## [What to do]
Using the passage below about João Serrão, explain in one to three sentences why Magellan turned to the Spanish king Charles I for funding.

## [Provided passage]
Serrão was born in Frixinal (now Fregenal de la Sierra), Badajoz, in a border area long contested between Portugal and Spain. He was the brother or cousin of Francisco Serrão.

Like Magellan, for the first part of his life, João Serrão served the Portuguese king Manuel I. He served as the pilot of a round caravel in the Fourth India Armada led by Vasco de Gama in 1502. Together with Magellan and his relative Francisco, he also took part in the Seventh India Armada led by Francisco de Almeida in 1505. In that expedition, he captained the round caravel Botafogo. Serrão and Magellan also took part in the Portuguese conquest of Malacca led by Afonso de Albuquerque in 1511.

Subsequently, Francisco stayed in the East Indies and wrote descriptions of the area to João and Magellan. Finding himself in disgrace in the Portuguese court and thinking Francisco's information suggested the Spice Islands (now Indonesia's Maluku Islands) fell within the Spanish hemisphere created by the Treaty of Tordesillas, Magellan approached the young Spanish king Charles I (subsequently Emperor Charles V of the Holy Roman Empire) for funding. When this was granted, Serrão joined Magellan as one of the captains for his expedition.

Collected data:
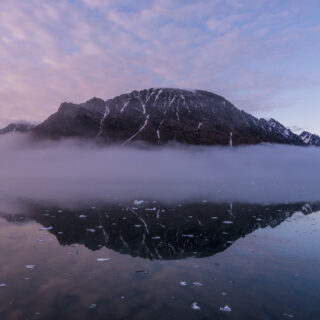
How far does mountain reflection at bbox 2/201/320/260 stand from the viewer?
15.7 m

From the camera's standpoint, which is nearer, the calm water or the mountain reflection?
the calm water

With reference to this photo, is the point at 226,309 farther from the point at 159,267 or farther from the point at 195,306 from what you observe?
the point at 159,267

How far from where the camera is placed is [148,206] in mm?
29438

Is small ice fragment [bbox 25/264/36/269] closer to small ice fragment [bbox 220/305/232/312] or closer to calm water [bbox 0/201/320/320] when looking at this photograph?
calm water [bbox 0/201/320/320]

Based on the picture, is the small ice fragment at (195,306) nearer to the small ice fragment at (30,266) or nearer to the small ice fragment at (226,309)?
the small ice fragment at (226,309)

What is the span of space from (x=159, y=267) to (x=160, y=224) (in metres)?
8.34

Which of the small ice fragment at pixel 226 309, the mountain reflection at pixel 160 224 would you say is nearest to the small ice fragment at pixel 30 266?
the mountain reflection at pixel 160 224

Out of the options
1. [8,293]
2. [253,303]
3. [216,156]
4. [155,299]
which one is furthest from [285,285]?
[216,156]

## [Exercise answer]
Magellan found himself in disgrace at the Portuguese court. He also believed that Francisco Serrão's information suggested the Spice Islands fell within the Spanish hemisphere created by the Treaty of Tordesillas.